After this violent sacking, Babylon ‘will never be inhabited’ and will be an abode of wild animals, including goats (Isaiah 13:20). The Hebrew seirim means he-goat, but in some contexts may be interpreted as a satyr-like demonic goat.[xxiv] Revelation also predicts that Babylon will become a residence of ‘unclean spirits’ and unclean birds (Revelation 18:2). Babylon currently is a series of archaeological ruins south of Baghdad; nobody lives there permanently anymore, and there are wild animals in the surrounding desert, so this prophecy has had its near fulfilment (Isaiah definitely wrote centuries before the historical desolation of Babylon), but awaits the final fulfilment in the eschatological Babylon, which must be rebuilt in order to be repeatedly described as a great city. But it is no easy thing to build or rebuild a city from scratch; it usually takes decades. In a world racked by tribulation catastrophes, one would presume that Babylon would be even harder to build. Isaiah 13 concludes with the prophet promising that ‘her days will not be prolonged.’ (Isaiah 13:22). It will be a rapid destruction, as one would expect with the heavenly host, the Son of Man and earthly armies coming in force with all the fierce and awesome wrath of God.

- Exercise prompt
Condense the paragraph beginning "After this violent sacking" in the passage on Babylon's prophesied desolation into a bulleted list of its main points.

- Dataset rows
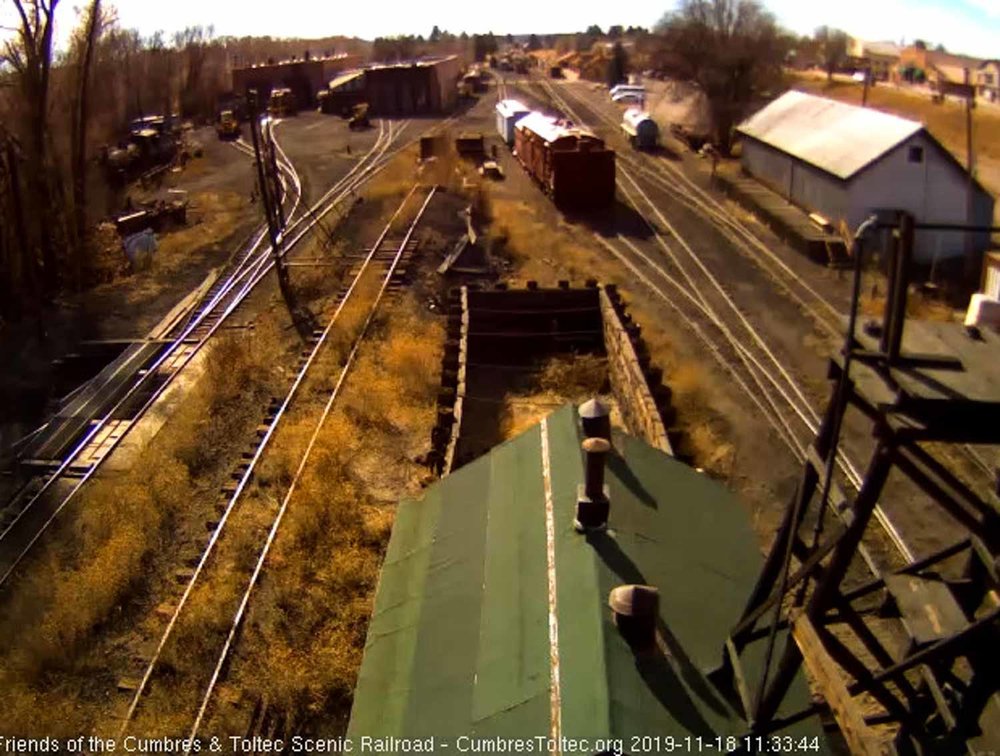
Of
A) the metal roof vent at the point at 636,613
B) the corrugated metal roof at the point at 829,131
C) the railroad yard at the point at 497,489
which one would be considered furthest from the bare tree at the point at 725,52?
the metal roof vent at the point at 636,613

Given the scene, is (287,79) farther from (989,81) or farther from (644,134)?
(989,81)

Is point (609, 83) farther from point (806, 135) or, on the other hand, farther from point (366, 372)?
point (366, 372)

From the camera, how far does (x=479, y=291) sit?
20.7m

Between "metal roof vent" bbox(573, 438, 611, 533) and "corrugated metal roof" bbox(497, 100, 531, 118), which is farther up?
"corrugated metal roof" bbox(497, 100, 531, 118)

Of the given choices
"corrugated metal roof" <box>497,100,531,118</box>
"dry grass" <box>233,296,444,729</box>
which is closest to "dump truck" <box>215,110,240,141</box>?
"corrugated metal roof" <box>497,100,531,118</box>

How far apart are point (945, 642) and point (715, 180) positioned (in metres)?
32.8

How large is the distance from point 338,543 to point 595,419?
17.3 ft

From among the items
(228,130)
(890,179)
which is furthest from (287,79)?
(890,179)

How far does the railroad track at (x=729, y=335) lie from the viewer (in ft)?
45.5

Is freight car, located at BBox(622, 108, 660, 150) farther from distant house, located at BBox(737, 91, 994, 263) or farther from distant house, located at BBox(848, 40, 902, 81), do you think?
distant house, located at BBox(848, 40, 902, 81)

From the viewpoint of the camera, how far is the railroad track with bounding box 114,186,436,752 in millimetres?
9539

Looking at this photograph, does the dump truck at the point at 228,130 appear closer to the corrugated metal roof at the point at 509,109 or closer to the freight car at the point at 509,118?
the corrugated metal roof at the point at 509,109

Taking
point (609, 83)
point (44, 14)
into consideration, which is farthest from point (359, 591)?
point (609, 83)

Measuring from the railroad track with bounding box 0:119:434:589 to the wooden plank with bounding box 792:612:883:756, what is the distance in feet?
34.0
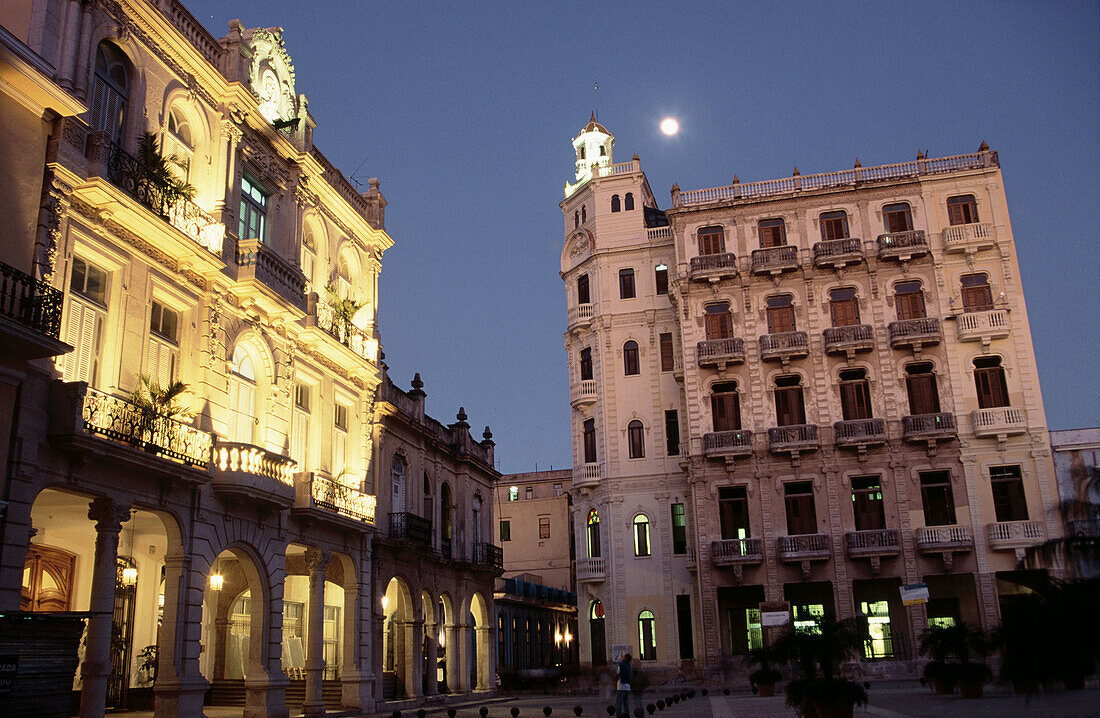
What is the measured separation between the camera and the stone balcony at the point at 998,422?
130 feet

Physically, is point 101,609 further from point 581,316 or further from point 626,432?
point 581,316

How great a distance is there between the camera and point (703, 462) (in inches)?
1676

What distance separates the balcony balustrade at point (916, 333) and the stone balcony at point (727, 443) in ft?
26.0

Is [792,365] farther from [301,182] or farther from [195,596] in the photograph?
[195,596]

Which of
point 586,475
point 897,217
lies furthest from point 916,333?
point 586,475

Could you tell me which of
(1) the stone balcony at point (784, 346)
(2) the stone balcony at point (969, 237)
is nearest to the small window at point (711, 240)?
(1) the stone balcony at point (784, 346)

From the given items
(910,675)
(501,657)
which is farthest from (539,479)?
(910,675)

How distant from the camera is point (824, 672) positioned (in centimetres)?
2073

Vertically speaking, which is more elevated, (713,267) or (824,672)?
(713,267)

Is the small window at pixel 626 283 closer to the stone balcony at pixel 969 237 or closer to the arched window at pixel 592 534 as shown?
the arched window at pixel 592 534

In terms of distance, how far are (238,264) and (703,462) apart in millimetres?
25650

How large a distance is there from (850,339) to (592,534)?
1609 cm

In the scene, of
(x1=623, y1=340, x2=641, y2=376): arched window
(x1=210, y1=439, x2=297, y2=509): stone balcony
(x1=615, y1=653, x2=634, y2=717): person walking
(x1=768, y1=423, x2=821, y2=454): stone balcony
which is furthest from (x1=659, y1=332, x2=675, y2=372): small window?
(x1=615, y1=653, x2=634, y2=717): person walking

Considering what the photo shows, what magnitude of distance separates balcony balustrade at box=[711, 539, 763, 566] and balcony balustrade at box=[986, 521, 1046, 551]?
31.5 ft
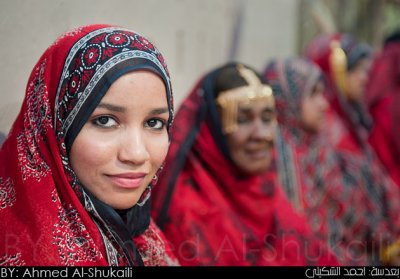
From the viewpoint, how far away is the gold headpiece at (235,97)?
2369 millimetres

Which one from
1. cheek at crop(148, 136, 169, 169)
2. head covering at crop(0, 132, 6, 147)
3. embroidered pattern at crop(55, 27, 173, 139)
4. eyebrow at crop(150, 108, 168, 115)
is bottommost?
cheek at crop(148, 136, 169, 169)

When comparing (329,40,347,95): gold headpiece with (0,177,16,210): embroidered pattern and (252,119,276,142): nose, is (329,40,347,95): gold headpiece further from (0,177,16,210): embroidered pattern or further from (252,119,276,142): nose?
(0,177,16,210): embroidered pattern

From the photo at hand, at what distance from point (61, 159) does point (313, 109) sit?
2.20 meters

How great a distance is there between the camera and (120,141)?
53.9 inches

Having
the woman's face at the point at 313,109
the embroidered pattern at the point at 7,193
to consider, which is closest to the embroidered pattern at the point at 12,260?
the embroidered pattern at the point at 7,193

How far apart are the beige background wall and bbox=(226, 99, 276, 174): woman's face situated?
439mm

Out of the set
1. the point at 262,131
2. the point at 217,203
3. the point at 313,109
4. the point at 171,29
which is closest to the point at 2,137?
the point at 217,203

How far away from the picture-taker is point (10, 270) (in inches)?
51.4

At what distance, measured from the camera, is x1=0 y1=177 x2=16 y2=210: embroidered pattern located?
1.36 meters

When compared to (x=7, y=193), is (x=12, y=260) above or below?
below

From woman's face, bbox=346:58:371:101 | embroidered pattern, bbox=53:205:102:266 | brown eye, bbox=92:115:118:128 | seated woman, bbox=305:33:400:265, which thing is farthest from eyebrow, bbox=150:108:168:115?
woman's face, bbox=346:58:371:101

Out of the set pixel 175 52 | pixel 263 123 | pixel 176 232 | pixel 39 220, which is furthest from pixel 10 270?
pixel 175 52

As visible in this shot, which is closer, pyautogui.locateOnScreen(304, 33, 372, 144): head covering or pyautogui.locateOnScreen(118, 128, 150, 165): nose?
pyautogui.locateOnScreen(118, 128, 150, 165): nose

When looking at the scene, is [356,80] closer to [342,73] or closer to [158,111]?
[342,73]
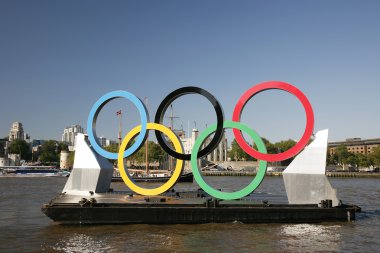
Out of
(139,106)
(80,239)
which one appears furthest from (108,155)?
(80,239)

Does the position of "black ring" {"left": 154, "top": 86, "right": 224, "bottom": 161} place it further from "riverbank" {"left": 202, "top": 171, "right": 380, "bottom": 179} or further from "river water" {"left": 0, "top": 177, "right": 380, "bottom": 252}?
"riverbank" {"left": 202, "top": 171, "right": 380, "bottom": 179}

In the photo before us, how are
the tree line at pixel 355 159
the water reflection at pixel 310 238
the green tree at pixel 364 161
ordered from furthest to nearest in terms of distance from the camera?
the green tree at pixel 364 161
the tree line at pixel 355 159
the water reflection at pixel 310 238

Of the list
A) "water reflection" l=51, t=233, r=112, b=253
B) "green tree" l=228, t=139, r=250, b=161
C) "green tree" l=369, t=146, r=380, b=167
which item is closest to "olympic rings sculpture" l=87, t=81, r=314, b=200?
"water reflection" l=51, t=233, r=112, b=253

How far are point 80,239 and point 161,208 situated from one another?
19.2 ft

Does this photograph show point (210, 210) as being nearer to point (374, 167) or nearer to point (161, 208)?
point (161, 208)

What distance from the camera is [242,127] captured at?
29.1 m

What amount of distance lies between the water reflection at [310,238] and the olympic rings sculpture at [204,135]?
4.22 m

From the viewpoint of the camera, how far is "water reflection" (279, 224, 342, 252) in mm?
21747

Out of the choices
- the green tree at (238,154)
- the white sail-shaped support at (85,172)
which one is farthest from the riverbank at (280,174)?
the white sail-shaped support at (85,172)

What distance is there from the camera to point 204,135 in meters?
29.8

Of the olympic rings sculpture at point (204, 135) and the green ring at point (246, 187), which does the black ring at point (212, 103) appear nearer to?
the olympic rings sculpture at point (204, 135)

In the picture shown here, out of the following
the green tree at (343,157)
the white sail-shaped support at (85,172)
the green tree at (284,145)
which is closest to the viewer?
the white sail-shaped support at (85,172)

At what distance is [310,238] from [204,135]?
10575 mm

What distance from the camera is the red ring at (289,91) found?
27984 mm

- Solution for this task
- Isaiah 13:20 says Babylon will never be inhabited again and will be home to wild animals, including goats. The Hebrew word seirim means he-goat but can sometimes be read as a satyr-like demonic goat.
- Revelation 18:2 says Babylon will house unclean spirits and unclean birds.
- Babylon is now archaeological ruins south of Baghdad. No one lives there permanently, and wild animals roam the surrounding desert. This is a near fulfillment of the prophecy, since Isaiah wrote centuries before Babylon's historical desolation.
- The final fulfillment awaits an eschatological Babylon. That city must be rebuilt to be described repeatedly as a great city.
- Building a city from scratch usually takes decades, and it would be even harder amid tribulation catastrophes.
- Isaiah 13:22 says her days will not be prolonged. The destruction will be rapid, carried out by the heavenly host, the Son of Man, and earthly armies with God's wrath.